Re: [PATCH RFC 3/4] dma-direct: add offset to zone_dma_bits

From: Catalin Marinas
Date: Tue Jan 09 2024 - 12:52:28 EST


On Tue, Jan 09, 2024 at 03:54:13PM +0200, Baruch Siach wrote:
> On Tue, Jan 09 2024, Catalin Marinas wrote:
> > On Tue, Jan 09, 2024 at 12:03:43PM +0200, Baruch Siach wrote:
> >> On Mon, Jan 08 2024, Catalin Marinas wrote:
> >> > On Wed, Dec 27, 2023 at 05:04:27PM +0200, Baruch Siach wrote:
> >> >> Current code using zone_dma_bits assume that all addresses range in the
> >> >> bits mask are suitable for DMA. For some existing platforms this
> >> >> assumption is not correct. DMA range might have non zero lower limit.
> >> >>
> >> >> Add 'zone_dma_off' for platform code to set base address for DMA zone.
> >> >>
> >> >> Rename the dma_direct_supported() local 'min_mask' variable to better
> >> >> describe its use as limit.
> >> >>
> >> >> Suggested-by: Catalin Marinas <catalin.marinas@xxxxxxx>
> >> >
> >> > When I suggested taking the DMA offsets into account, that's not exactly
> >> > what I meant. Based on patch 4, it looks like zone_dma_off is equivalent
> >> > to the lower CPU address. Let's say a system has DRAM starting at 2GB
> >> > and all 32-bit DMA-capable devices has a DMA offset of 0. We want
> >> > ZONE_DMA32 to end at 4GB rather than 6GB.
> >>
> >> Patch 4 sets zone_dma_off to the lower limit from 'dma-ranges' property
> >> that determines zone_dma_bits. This is not necessarily equivalent to
> >> start of DRAM, though it happens to be that way on my platform.
> >
> > A bit better but it still assumes that all devices have the same DMA
> > offset which may not be the case.
>
> Current code calculates zone_dma_bits based on the lowest high limit of
> all 'dma-ranges' properties. The assumption appears to be that this
> limit fits all devices. This series does not change this assumption. It
> only extends the logic to the lower limit of the "winning" 'dma-ranges'
> to set the base address for DMA zone.
>
> Moving to dma_zone_limit would not change that logic. Unless I'm missing
> something.

Indeed, the logic here stays the same. What doesn't work currently is
that we use fls64() of this address and we also cap it to 32 in the
arm64 zone_sizes_init().

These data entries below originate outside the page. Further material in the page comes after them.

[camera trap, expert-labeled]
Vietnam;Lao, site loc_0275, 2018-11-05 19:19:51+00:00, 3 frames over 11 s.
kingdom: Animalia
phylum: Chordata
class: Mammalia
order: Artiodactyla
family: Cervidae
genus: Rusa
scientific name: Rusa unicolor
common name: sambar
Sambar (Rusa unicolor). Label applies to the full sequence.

On a system where RAM starts at 4GB and we have
a (for example) 30-bit device, zone_dma_bits ends up as 32 (fls64(5G)).
With your patch, IIUC, zone_dma_off would be 4GB in such scenario and
adding DMA_BIT_MASK(zone_dma_bits) to it results in 8GB, not the 5GB
limit that we actually need (the first GB of the RAM).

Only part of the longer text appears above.